Sunday, March 31, 2013

Reading and Riding

I was in my chauffeured limo, the one that has my logo, RTA Dubai, on the side. Since Arabic is written from right to left (as I've mentioned before), that's really Dubai AT R., where, of course, the R. is for Random.

Anyway, I was trying to read The Day of the Triffids by John Wyndham, when a man came by and said, 'Is that your mobile ringing?' I looked up from my book, noticed that a mobile WAS ringing, and said, 'No, that's not my ring.' The ringing stopped, and he went back to his seat.

I returned to my reading and read about how the UK, after World War II, didn't have enough food, and bought some of Lysenko's triffids to provide them with a cheap and plentiful vegetable oil that was great tasting and also had all the essential vitamins one needed. (Before the triffids, the Brits had been using fish oil to fry everything, so everything tasted fishy.)

The mobile started ringing again, and I went to where it seemed to be coming from. I looked under the seats and between the seats, but didn't see any lost mobiles. The mobile stopped, and I went back to my own seat and back to John Wyndham, who explained that, for maximum oil production, the triffids had to be allowed to keep their poison sting, and one of them had stung the narrator and left him blind for a couple of weeks, so he'd missed a beautiful meteor shower.

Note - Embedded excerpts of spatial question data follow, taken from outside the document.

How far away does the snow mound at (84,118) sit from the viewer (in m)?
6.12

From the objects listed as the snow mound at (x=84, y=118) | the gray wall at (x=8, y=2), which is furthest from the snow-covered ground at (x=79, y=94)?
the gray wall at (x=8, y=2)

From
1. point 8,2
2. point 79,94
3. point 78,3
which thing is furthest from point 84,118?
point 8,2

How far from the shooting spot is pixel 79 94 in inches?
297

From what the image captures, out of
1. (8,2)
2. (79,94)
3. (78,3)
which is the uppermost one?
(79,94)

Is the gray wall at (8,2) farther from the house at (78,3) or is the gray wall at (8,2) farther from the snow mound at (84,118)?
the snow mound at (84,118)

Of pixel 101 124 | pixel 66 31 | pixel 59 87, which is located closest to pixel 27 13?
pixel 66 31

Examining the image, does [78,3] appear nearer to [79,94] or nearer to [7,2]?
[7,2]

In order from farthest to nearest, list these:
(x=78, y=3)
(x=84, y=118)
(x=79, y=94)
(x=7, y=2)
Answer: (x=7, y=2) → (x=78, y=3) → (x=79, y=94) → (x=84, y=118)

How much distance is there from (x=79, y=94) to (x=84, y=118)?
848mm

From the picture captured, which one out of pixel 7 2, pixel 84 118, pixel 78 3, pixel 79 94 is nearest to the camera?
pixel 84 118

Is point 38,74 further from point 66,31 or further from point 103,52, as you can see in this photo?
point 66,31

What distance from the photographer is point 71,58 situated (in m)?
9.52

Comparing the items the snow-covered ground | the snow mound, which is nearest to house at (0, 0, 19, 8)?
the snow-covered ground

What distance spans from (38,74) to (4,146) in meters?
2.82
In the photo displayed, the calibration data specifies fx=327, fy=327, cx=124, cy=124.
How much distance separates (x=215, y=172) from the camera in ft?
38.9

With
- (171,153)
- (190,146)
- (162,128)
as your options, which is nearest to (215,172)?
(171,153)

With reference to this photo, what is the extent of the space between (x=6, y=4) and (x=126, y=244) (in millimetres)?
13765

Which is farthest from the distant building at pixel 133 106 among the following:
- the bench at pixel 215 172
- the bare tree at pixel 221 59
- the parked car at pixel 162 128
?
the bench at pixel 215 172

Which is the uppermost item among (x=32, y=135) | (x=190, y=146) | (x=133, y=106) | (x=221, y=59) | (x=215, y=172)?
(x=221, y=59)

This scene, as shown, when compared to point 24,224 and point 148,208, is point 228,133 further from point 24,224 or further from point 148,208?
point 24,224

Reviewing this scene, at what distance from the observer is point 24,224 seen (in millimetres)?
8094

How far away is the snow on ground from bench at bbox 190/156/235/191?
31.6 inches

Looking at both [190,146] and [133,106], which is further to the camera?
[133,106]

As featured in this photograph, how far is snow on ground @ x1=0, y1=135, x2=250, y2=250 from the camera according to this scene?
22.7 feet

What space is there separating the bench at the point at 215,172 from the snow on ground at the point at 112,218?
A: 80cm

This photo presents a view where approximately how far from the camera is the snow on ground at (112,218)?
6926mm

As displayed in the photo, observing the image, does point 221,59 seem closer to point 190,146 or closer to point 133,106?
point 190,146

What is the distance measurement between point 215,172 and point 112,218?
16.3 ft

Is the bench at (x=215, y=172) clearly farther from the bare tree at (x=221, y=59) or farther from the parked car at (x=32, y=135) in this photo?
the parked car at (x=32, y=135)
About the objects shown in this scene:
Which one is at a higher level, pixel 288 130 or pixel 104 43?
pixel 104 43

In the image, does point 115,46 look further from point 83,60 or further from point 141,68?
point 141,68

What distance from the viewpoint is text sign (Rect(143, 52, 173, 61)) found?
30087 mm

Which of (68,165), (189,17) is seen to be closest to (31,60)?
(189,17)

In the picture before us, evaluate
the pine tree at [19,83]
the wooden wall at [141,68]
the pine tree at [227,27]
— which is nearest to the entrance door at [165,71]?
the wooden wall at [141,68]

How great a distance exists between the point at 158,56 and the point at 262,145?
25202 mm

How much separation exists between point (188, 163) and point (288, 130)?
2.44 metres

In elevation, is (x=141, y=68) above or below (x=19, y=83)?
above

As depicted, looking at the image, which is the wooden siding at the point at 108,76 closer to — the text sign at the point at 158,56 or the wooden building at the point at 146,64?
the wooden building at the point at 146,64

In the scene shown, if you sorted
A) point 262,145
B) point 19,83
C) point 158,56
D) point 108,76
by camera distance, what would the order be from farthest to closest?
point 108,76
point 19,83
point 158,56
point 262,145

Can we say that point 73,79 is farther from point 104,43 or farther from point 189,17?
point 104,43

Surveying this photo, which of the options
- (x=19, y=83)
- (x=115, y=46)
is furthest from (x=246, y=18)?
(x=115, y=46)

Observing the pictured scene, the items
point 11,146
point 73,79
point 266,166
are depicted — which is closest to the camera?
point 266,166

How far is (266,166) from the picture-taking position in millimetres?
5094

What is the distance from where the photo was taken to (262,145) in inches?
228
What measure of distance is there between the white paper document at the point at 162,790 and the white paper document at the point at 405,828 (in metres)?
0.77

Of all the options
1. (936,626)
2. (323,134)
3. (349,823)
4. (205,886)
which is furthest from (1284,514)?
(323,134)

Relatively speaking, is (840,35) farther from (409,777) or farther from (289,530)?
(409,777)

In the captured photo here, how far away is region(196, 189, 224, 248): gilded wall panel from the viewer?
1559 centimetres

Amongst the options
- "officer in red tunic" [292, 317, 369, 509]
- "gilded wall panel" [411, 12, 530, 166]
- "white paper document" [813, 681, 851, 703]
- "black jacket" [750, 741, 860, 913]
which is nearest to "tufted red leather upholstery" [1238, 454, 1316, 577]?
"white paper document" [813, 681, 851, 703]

The mobile started ringing a third time, and the person who was searching for it walked past me. I noticed that the ring, when he was in front of me, was in front of me, and that the ring, when he was in back of me, was in back of me.

'The mobile is with you,' I told him. He searched his pockets and found the mobile. His problem was solved.

But I'm still not sure what the UK will do with the triffids.